• _Excerpt_
# # #

Long Island's storm-battered beaches raise questions of how to deal with erosion
On the bluffs at Garvies Point Preserve, overlooking Hempstead Harbor, the sandy soil has washed away from the roots of trees that cling to the steep slope, their poorly anchored trunks leaning precariously toward the beach. Even on a windless day in February, the bluff was shifting almost imperceptibly, as a bit of sand and a few pebbles slipped down the face of the bluff and came to rest on the beach.
As the seas rise and altered weather patterns bring more frequent and intense storms, Long Island's shores are getting heavily battered. In three storms in December and January, heavy waves and rainfall scraped away the foundations of the North Shore’s iconic bluffs and swept sand from the South Shore's wide beaches. Many Long Islanders reported the winter storms brought "the most dramatic beach erosion that they've seen," said Alison Branco, climate adaptation director at The Nature Conservancy in New York.
In the wake of the storms, Newsday set out to chronicle the damage, and to talk to experts and local residents about their expectations for the future if such trends continue.
The most alarming erosion caused by the storms — on Dec. 18, Jan. 9-10 and Jan. 12 — was on South Shore beaches, including at state parks such as Gilgo Beach and Hither Hills, and on Fire Island. Damage estimates are still being calculated. In late January, Gov. Kathy Hochul pledged $5 million to repair structures on Overlook Beach in Babylon and for eroded beaches in Fire Island Pines and Cherry Grove.
Many more communities are asking for help from the state or the federal government, but there's no guarantee their projects will be funded.
Ditch Plains Beach in Montauk is one that residents and the local government are hoping can be restored. Until this winter, it was several hundred feet wide at high tide. Now the water reaches within about 100 feet of the dune, even when the tide is out. Storm surge in January overtopped the dunes, ripping the porch from one shingled house. The small dune the owner had built to protect the property has disappeared.
“Sand does get redeposited seasonally, but we’ve never seen anything like this,” said Kay Tyler, of Concerned Citizens of Montauk, a year-round resident of Montauk for 12 years. “A lot of it won’t come back.”
The town has asked the state for funds to restore Ditch Plains Beach, which was not included in the federally funded U.S. Army Corps of Engineers sand project recently completed at Montauk’s Main Beach, at a cost of $11.2 million. Excluding Ditch Plains “was a huge oversight,” Tyler said, “because Ditch is a destination for Montauk. Anyone who knows Montauk knows Ditch Beach, for the surfing, for the scene — it’s the coolest spot.”
Replacing sand is the government's most immediate solution for erosion, but it can cost millions and is a temporary fix. The Corps assumes most of its sand projects will last four or five years before more sand needs to be dredged and pumped again, according to James D’Ambrosio, a spokesperson for the Corps.

# # #

• _Raw data_
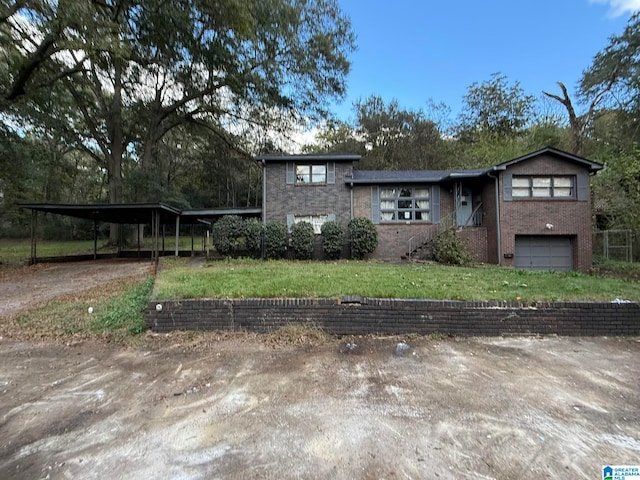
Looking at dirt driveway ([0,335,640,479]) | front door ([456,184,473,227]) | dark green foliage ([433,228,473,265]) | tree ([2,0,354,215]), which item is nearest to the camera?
dirt driveway ([0,335,640,479])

# # #

Write out the passage in the Long Island erosion article starting with "The town has" and going on through "for the Corps.".

• _Solved exercise_
The town has asked the state for funds to restore Ditch Plains Beach, which was not included in the federally funded U.S. Army Corps of Engineers sand project recently completed at Montauk’s Main Beach, at a cost of $11.2 million. Excluding Ditch Plains “was a huge oversight,” Tyler said, “because Ditch is a destination for Montauk. Anyone who knows Montauk knows Ditch Beach, for the surfing, for the scene — it’s the coolest spot.”
Replacing sand is the government's most immediate solution for erosion, but it can cost millions and is a temporary fix. The Corps assumes most of its sand projects will last four or five years before more sand needs to be dredged and pumped again, according to James D’Ambrosio, a spokesperson for the Corps.